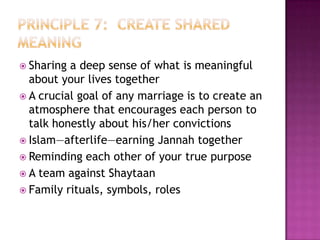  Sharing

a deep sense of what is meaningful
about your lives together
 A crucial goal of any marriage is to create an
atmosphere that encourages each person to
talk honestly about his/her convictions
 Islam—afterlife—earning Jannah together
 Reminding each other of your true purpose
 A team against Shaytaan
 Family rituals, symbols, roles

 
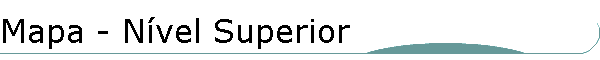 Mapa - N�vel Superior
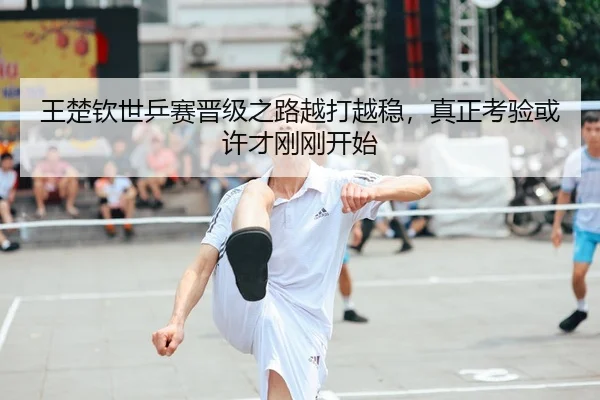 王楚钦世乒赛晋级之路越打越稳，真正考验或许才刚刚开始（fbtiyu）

...

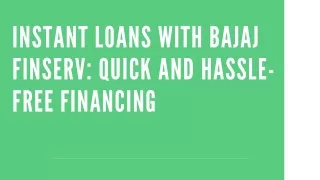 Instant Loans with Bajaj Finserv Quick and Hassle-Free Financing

...

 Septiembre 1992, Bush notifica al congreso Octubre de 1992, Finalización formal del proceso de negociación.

#### Description of the task
Look above for the line with "atmosphere that encourages each person to" and the line with "王楚钦世乒赛晋级之路越打越稳，真正考验或许才刚刚开始（fbtiyu）", then copy exactly the lines from the first through the second, both kept, with no pictures.

#### Solution for this task
atmosphere that encourages each person to
talk honestly about his/her convictions
 Islam—afterlife—earning Jannah together
 Reminding each other of your true purpose
 A team against Shaytaan
 Family rituals, symbols, roles

 
 Mapa - N�vel Superior
 王楚钦世乒赛晋级之路越打越稳，真正考验或许才刚刚开始（fbtiyu）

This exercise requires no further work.